Chevron's 240 million barrel Rosebank field, West of Shetlands and Statoil's 545 MMbbl Johan Castberg field in the Barents Sea, are facing continued delays for their final investment decisions for the projects.
GlobalData's upstream analyst covering Europe, Matthew Ingham, said the sanction of these projects was crucial to permitting the construction of much-needed infrastructure that will provide an export route for the remote regions' hydrocarbons, of which there are thought to be vast reserves.
"The implications of plummeting oil prices will be felt most heavily by the UK and Norway's governments, highlighting the ripple effect of petroleum production on state tax revenues," Ingham said.
"Although Rosebank is currently the only UK field to qualify for the large deepwater oil field allowance, further fiscal allowances may be required for the project to go ahead.
"As such, it would not be surprising to see further delays in the FID for Rosebank and Johan Castberg to 2016."
Despite this, the analyst noted that oil price volatility was expected to stabilise in the medium to long term and anticipated the development of the two projects to start, providing there are cost reductions and near field discoveries made for both projects.

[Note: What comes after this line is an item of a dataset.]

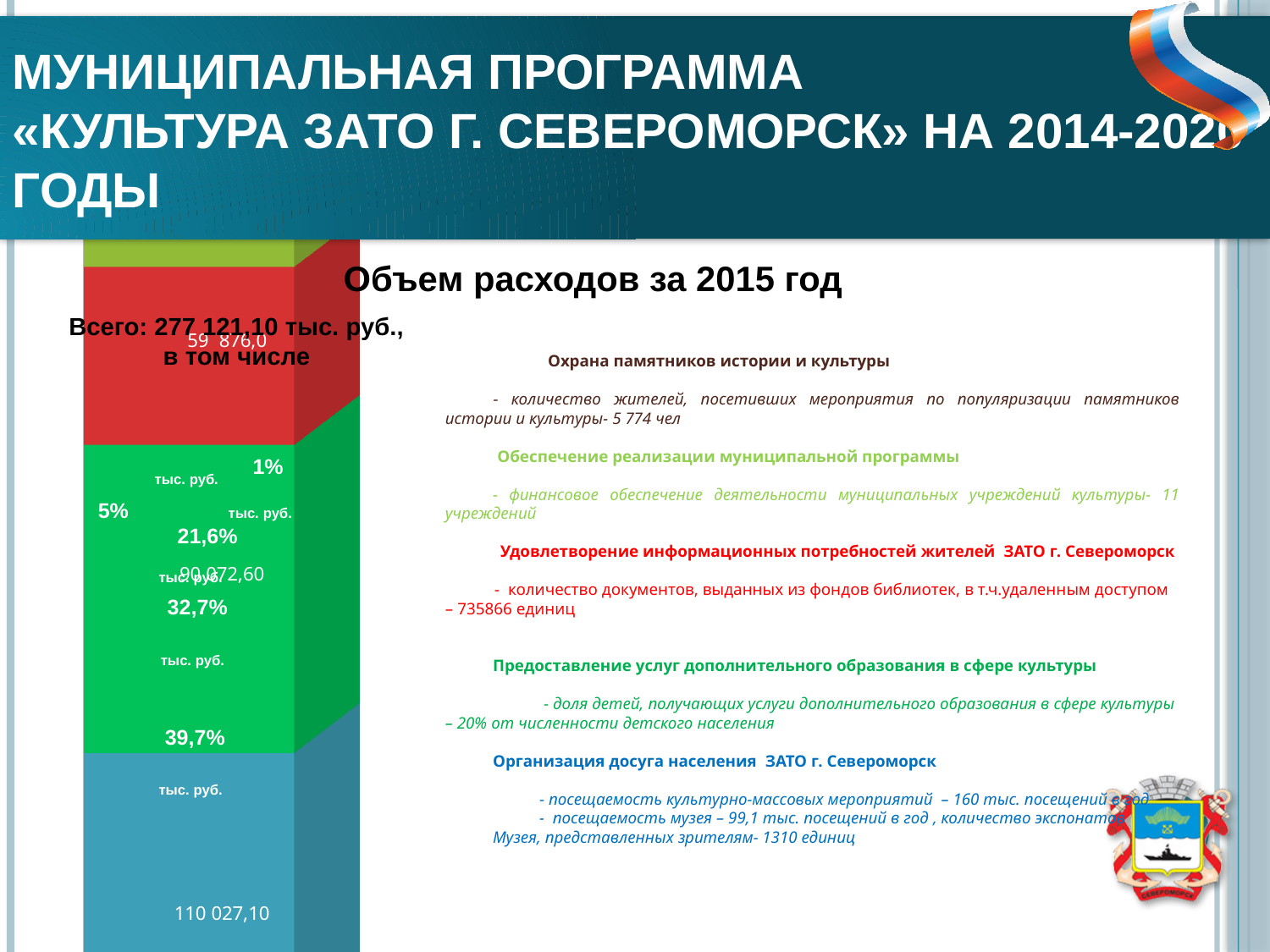
What kind of chart is shown on the slide? Stacked bar chart What value is printed on the green segment of the bar? 90 672,60 What percentage share is shown for the red segment? 21,6% What total amount is stated for the stacked bar (Всего)? 277 121,10 тыс. руб. What is the title of the chart on the slide? Объем расходов за 2015 год What value is printed on the blue (bottom) segment of the bar? 110 027,10 Which segment of the bar has the largest printed value? The blue (bottom) segment, 110 027,10 What is the difference between the blue segment value (110 027,10) and the green segment value (90 672,60)? 19 354,50 What percentage share is shown for the green segment? 32,7% What value is printed on the red segment of the bar? 59 876,0 What is the smallest percentage label shown on the chart? 1% What percentage share is shown for the blue (bottom) segment? 39,7%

The latest estimates put total development capital expenditure for Rosebank at $US9.68 billion, and Ingham said cost reductions of around 30% are required for the project to become economically viable.
"Assuming these reductions can be achieved and the project sanctioned, production seems likely to come on-stream in 2021, three years later than previously anticipated," Ingham said.
"For the Barents Sea project to progress, oil prices must return to levels of around $110 per barrel, if no tax allowances are forthcoming from the Norwegian government, to achieve a full-cycle net present value of $318 million and an internal rate of return of 11.1%.
"Assuming that Johan Castberg is sanctioned in 2015, Statoil will aim to commence production in 2020, two years behind schedule."